Не зная, что сказать, Хамфри спросил что-то про больницу, но она саркастически улыбнулась.
— Послушайте, дорогой мой, все это очень скучно. И для вас. И для меня не меньше. Сказать тут нечего. А когда сказать нечего, то лучше вообще ничего не говорить. Давайте сменим тему.
Хамфри не доверял многим мифам, возникавшим вокруг Мэдж Эшбрук, но иногда удивлялся неожиданным пробелам в них. Он не помнил, чтобы кто-нибудь из ее поклонников упомянул про ее несгибаемое мужество, а вот этот миф был бы истиной. Беспощадное абсолютное мужество, которое она демонстрировала и сейчас.
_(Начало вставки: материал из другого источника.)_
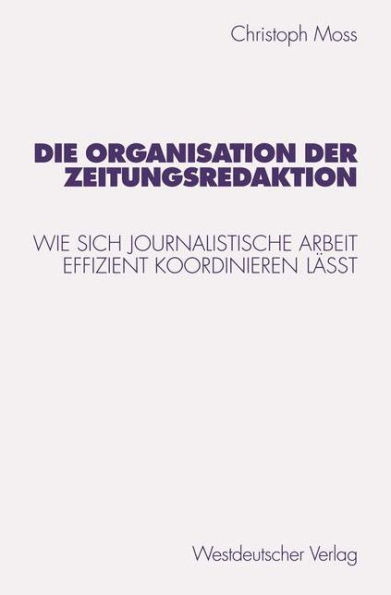 Christoph Moss

DIE ORGANISATION DER ZEITUNGSREDAKTION

WIE SICH JOURNALISTISCHE ARBEIT EFFIZIENT KOORDINIEREN LÄSST

Westdeutscher Verlag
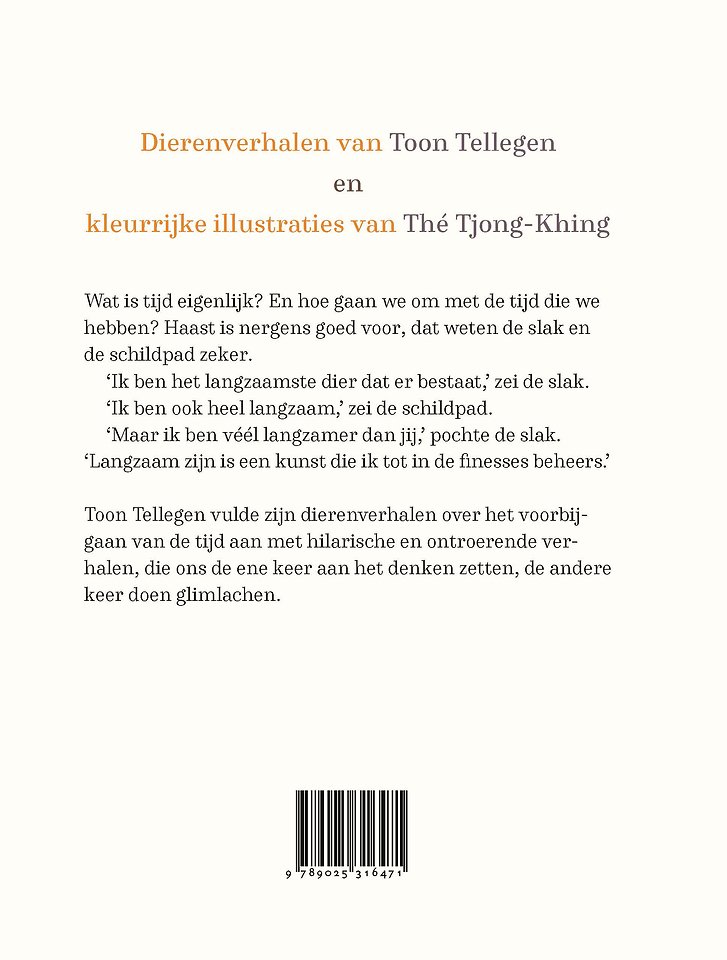 Dierenverhalen van Toon Tellegen
en
kleurrijke illustraties van Thé Tjong-Khing

Wat is tijd eigenlijk? En hoe gaan we om met de tijd die we hebben? Haast is nergens goed voor, dat weten de slak en de schildpad zeker.
'Ik ben het langzaamste dier dat er bestaat,' zei de slak.
'Ik ben ook heel langzaam,' zei de schildpad.
'Maar ik ben véél langzamer dan jij,' pochte de slak. 'Langzaam zijn is een kunst die ik tot in de finesses beheers.'

Toon Tellegen vulde zijn dierenverhalen over het voorbijgaan van de tijd aan met hilarische en ontroerende verhalen, die ons de ene keer aan het denken zetten, de andere keer doen glimlachen.

9 789025 316471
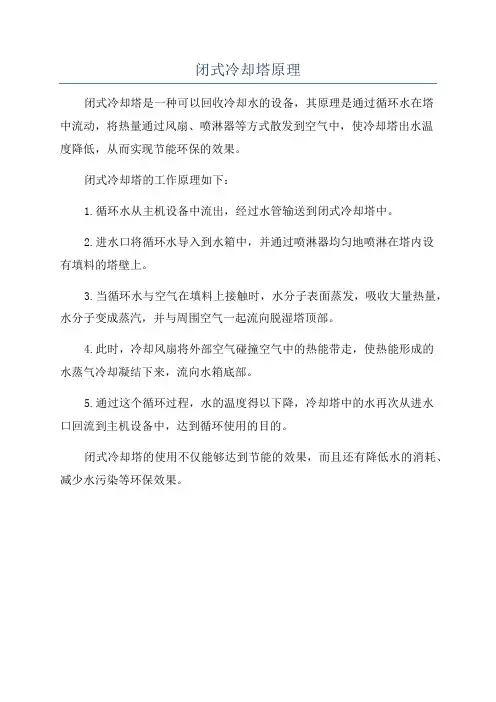 闭式冷却塔原理

闭式冷却塔是一种可以回收冷却水的设备，其原理是通过循环水在塔中流动，将热量通过风扇、喷淋器等方式散发到空气中，使冷却塔出水温度降低，从而实现节能环保的效果。

闭式冷却塔的工作原理如下：

1.循环水从主机设备中流出，经过水管输送到闭式冷却塔中。

2.进水口将循环水导入到水箱中，并通过喷淋器均匀地喷淋在塔内设有填料的塔壁上。

3.当循环水与空气在填料上接触时，水分子表面蒸发，吸收大量热量，水分子变成蒸汽，并与周围空气一起流向脱湿塔顶部。

4.此时，冷却风扇将外部空气碰撞空气中的热能带走，使热能形成的水蒸气冷却凝结下来，流向水箱底部。

5.通过这个循环过程，水的温度得以下降，冷却塔中的水再次从进水口回流到主机设备中，达到循环使用的目的。

闭式冷却塔的使用不仅能够达到节能的效果，而且还有降低水的消耗、减少水污染等环保效果。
Все его разновидности, включая чисто физическую храбрость. Во время войны она, уже пожилая женщина, водила машину во время бомбежки с ледяным спокойствием, и военные, которых она возила, чувствовали себя рядом с ней пристыженными. Но, к несчастью, это было такое беспощадное мужество, что у тех, кто вроде Хамфри понимал, каково ей сейчас, не становилось легче на душе.
Они сменили тему. Даже в самых благоприятных обстоятельствах Хамфри не слишком много удавалось почерпнуть из разговоров с ней, а в этот вечер почерпнуть и вовсе можно было только лишнее доказательство ее железной выдержки. Как обычно, ее занимали лишь две темы. И по обеим ее мнения были четкими, едкими и безапелляционными. Во-первых, лейбористское правительство и состояние страны. Тут только одно вызывало у нее недоумение Страну губят, это бесспорно. Но вот люди, которые ее губят, кто они — коммунисты, мошенники или дураки? Она была склонна усматривать марксистский заговор при пособничестве мошенников. Второй темой были общие знакомые, и в частности молодые женщины. Она уже довольно давно не вела прежней светской жизни, но продолжала саркастически обозревать своих соседей, и особенно женщин помоложе. Садясь на этого своего излюбленного конька, она, как знал Хамфри, бывала морозно остроумной, но сейчас она заходила несколько далеко даже для себя. Она не любила женщин и считала, что их переоценивают.